Mean & Variance in Distribution

Question

Let $S_1, \ldots , S_n$ be the yet-to-be observed survey responses from $n$ individuals, where the event $S_i = 1$ corresponds to the $i$th individual subscribing to Spotify and the event $S_i = 0$ corresponds to the ith individual does not subscribe to Spotify $(i = 1,\ldots, n)$. Assume that $S_1, \ldots , S_n$ are i.i.d. $Ber(\pi)$.

You have a random variable $S = \sum\limits_{i=1}^n S_i$.

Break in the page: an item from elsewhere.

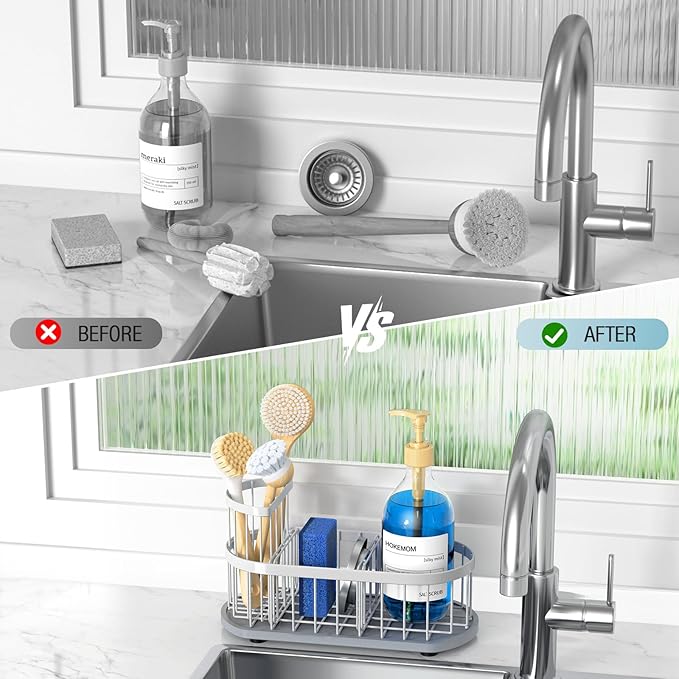 Sponge Holder for Kitchen Sink with High Brush Holder, [Stay-Dry Anywhere & No Drainage Needed] Rustproof Stainless Steel Kitchen Sink Caddy Organizer with Water Absorbing Stone Tray, White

I think this is a binomial distribution so my mean is

$\theta =$ probability of success

$n \theta$

and variance is

$n (1- \theta)$

I am trying to figure out what the mean and variance would be if you multiply $S$ by $1/n$

so new random variable is $S = (1/n) \sum\limits_{i=1}^n S_i$.

Answer 1

Hints Note that $$ ES=\frac{1}{n}\sum_{i=1}^n ES_i $$ by linearity of expectation. Now use the fact that the $S_i$ are identically distributed. Moreover since the $S_i$ are independent $$ V(S)=\frac{1}{n^2}\sum_{i=1}^nV(S_i) $$ where $V(S)$ denotes variance of $S$.

Answer 2

The expected value $E[S]$ is linear hence $$ E(\alpha S) = \alpha E(S) $$ and the variance is $V[S] = E[(S-E[S])^2]$ hence $$ V[\alpha S] = E[(\alpha S-\alpha E[S])^2] = E[\alpha^2( S-E[S])^2] = \alpha^2 E[(S-E[S])^2] = \alpha^2 V[S]. $$

This extents to your case where $$ E\left[\frac{1}{n}S\right] = \frac{n\theta}{n} = \theta\\ V\left[\frac{1}{n}S\right] = \frac{n\theta(1-\theta)}{n^2} = \frac{\theta(1-\theta)}{n}. $$

Note that there is a typo where you state the variance of the binomial distribution.